■ Data shown:
● ● ● ● ● ● ●
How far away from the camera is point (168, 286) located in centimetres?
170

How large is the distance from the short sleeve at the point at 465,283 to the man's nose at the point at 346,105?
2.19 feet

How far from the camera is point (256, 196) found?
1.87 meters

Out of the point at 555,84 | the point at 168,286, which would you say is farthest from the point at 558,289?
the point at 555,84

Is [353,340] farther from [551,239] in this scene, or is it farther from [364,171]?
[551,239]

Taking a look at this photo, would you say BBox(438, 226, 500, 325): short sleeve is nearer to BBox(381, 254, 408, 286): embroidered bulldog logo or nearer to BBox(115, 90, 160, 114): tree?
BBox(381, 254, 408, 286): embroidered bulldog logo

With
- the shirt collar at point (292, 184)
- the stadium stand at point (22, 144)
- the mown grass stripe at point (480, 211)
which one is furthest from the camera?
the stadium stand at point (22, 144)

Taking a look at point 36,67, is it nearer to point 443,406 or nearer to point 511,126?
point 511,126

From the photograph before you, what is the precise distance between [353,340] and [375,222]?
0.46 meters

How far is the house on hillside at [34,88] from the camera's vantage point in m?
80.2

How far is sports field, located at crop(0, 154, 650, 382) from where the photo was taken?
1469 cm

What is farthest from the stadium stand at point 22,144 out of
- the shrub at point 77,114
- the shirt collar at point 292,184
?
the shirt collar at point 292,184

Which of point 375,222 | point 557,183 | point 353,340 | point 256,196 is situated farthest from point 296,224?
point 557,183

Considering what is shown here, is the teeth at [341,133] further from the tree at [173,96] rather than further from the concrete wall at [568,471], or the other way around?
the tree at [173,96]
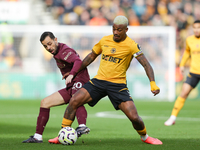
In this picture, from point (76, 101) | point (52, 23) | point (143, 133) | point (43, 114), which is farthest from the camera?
point (52, 23)

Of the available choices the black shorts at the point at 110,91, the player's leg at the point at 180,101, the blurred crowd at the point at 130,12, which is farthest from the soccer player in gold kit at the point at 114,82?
the blurred crowd at the point at 130,12

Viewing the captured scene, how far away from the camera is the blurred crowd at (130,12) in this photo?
65.5ft

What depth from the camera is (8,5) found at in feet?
56.9

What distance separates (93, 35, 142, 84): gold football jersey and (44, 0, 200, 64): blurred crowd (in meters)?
14.3

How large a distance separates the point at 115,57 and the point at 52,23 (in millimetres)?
15133

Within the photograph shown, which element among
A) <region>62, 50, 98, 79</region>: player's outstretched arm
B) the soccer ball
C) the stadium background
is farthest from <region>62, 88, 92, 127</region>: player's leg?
the stadium background

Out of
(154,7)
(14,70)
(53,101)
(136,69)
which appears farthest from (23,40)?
(53,101)

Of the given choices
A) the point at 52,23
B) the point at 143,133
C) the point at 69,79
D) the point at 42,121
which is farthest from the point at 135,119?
the point at 52,23

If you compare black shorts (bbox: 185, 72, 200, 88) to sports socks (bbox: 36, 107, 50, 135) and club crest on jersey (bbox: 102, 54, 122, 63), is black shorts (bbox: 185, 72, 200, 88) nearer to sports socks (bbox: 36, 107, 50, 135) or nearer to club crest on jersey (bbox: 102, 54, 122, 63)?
club crest on jersey (bbox: 102, 54, 122, 63)

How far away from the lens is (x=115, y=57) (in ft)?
17.8

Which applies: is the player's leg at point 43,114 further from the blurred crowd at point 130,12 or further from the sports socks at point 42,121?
the blurred crowd at point 130,12

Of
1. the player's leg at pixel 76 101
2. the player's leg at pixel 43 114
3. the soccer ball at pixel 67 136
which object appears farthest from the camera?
the player's leg at pixel 43 114

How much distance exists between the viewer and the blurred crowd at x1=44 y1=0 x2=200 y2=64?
19953mm

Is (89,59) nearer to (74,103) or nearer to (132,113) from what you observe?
(74,103)
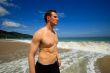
● ● ● ● ● ● ●
■ What this task involves: Pull out every line in the rows above that contains the string "shorts". Case counts.

■ Answer to this exercise:
Of the available choices the black shorts at the point at 110,91, the player's leg at the point at 180,101, the blurred crowd at the point at 130,12, which is farthest from the soccer player in gold kit at the point at 114,82?
If you compare black shorts (bbox: 185, 72, 200, 88) to sports socks (bbox: 36, 107, 50, 135) and club crest on jersey (bbox: 102, 54, 122, 63), is black shorts (bbox: 185, 72, 200, 88) nearer to sports socks (bbox: 36, 107, 50, 135) or nearer to club crest on jersey (bbox: 102, 54, 122, 63)?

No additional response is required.